» **RECORDS FOR THE TASK**:
## begin

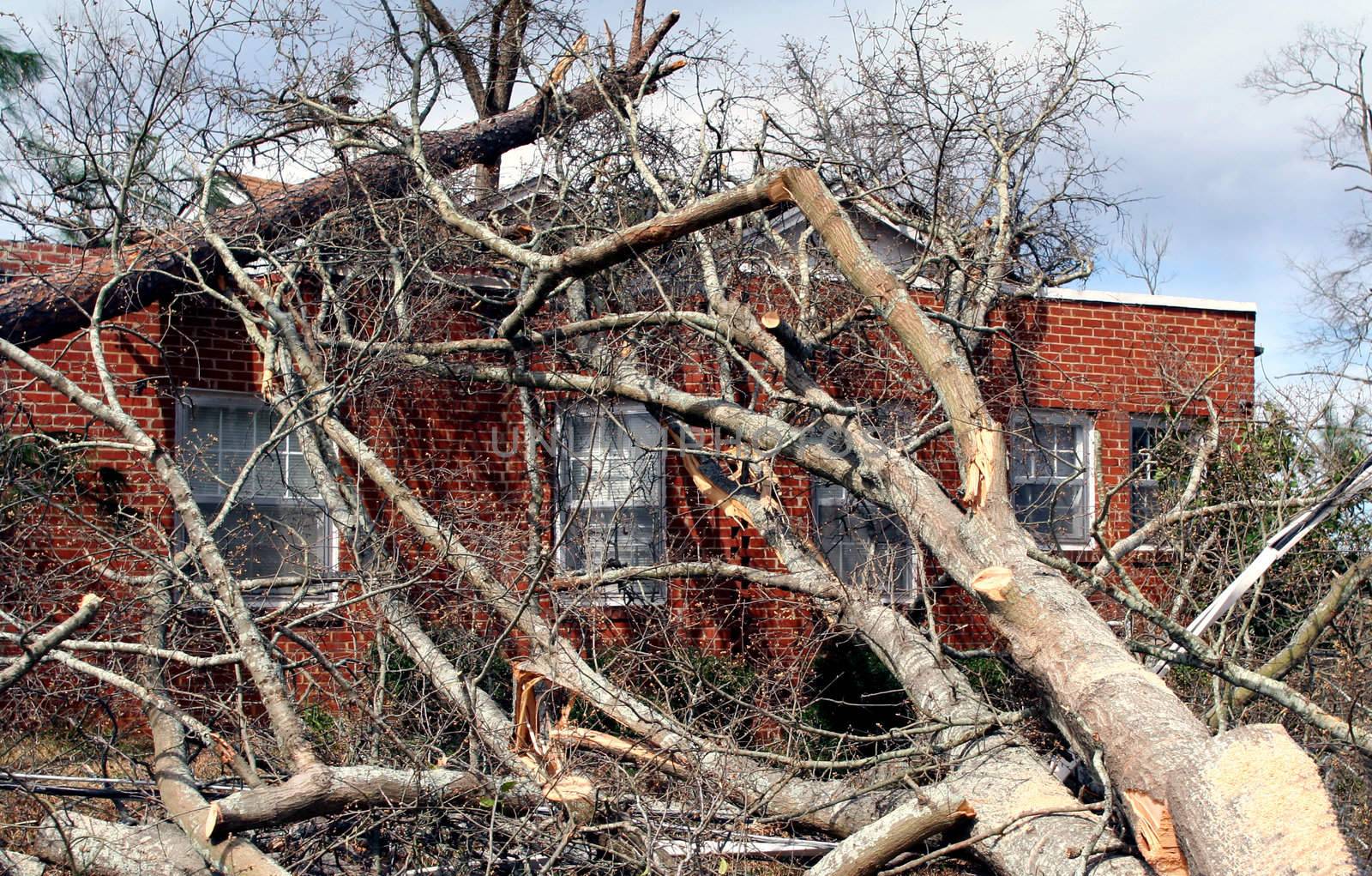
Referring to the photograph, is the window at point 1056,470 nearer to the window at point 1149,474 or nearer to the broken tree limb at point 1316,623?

## end
## begin

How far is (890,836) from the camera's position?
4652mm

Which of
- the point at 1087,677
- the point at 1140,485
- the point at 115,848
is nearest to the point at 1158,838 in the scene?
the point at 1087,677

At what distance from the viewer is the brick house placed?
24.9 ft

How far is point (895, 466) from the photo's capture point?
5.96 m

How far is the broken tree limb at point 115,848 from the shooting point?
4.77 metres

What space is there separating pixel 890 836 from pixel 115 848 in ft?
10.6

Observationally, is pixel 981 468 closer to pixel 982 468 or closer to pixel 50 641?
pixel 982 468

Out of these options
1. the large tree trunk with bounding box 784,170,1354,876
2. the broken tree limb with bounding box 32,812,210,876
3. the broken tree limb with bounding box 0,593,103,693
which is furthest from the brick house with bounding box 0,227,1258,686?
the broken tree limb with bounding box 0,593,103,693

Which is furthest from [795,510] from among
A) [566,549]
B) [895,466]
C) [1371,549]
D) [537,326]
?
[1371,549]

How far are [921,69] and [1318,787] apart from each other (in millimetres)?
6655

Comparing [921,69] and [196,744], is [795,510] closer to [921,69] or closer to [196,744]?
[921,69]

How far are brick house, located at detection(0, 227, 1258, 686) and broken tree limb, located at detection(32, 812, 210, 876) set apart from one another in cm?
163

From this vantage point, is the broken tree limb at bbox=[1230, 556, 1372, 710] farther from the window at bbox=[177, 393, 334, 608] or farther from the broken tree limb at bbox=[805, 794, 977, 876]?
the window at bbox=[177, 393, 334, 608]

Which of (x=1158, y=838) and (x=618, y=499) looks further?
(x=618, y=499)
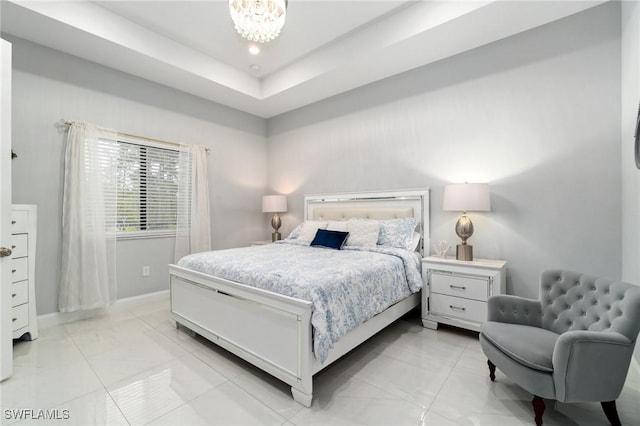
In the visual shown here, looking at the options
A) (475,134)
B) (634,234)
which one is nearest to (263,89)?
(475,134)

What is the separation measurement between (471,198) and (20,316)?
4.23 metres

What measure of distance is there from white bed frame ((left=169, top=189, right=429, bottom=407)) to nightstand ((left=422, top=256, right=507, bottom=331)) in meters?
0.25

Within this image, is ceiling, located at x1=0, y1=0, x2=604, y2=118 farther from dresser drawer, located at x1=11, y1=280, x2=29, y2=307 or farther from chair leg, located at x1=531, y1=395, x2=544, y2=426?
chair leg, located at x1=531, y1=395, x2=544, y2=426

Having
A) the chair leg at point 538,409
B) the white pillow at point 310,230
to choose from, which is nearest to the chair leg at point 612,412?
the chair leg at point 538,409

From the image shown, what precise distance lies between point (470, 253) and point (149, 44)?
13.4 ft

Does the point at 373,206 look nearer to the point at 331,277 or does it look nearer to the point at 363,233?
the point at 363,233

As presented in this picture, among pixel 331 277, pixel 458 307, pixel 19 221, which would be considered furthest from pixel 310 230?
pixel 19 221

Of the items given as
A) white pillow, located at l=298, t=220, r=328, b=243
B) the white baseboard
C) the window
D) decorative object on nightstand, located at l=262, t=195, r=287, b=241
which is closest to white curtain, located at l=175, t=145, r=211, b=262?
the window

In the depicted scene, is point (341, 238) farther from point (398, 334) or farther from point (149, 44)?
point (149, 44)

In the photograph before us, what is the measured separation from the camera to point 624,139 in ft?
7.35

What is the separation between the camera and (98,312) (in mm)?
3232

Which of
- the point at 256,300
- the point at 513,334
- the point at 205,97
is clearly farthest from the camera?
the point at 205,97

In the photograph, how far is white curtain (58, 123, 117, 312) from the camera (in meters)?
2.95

## end

» **WHAT YOU SHOULD DO**:
Report every line above that contains the word "nearest". Case counts.

» **ANSWER BELOW**:
is nearest to the point at 1158,838 in the scene?
which one is nearest to (263,89)?
to choose from, which is nearest to the chair leg at point 612,412?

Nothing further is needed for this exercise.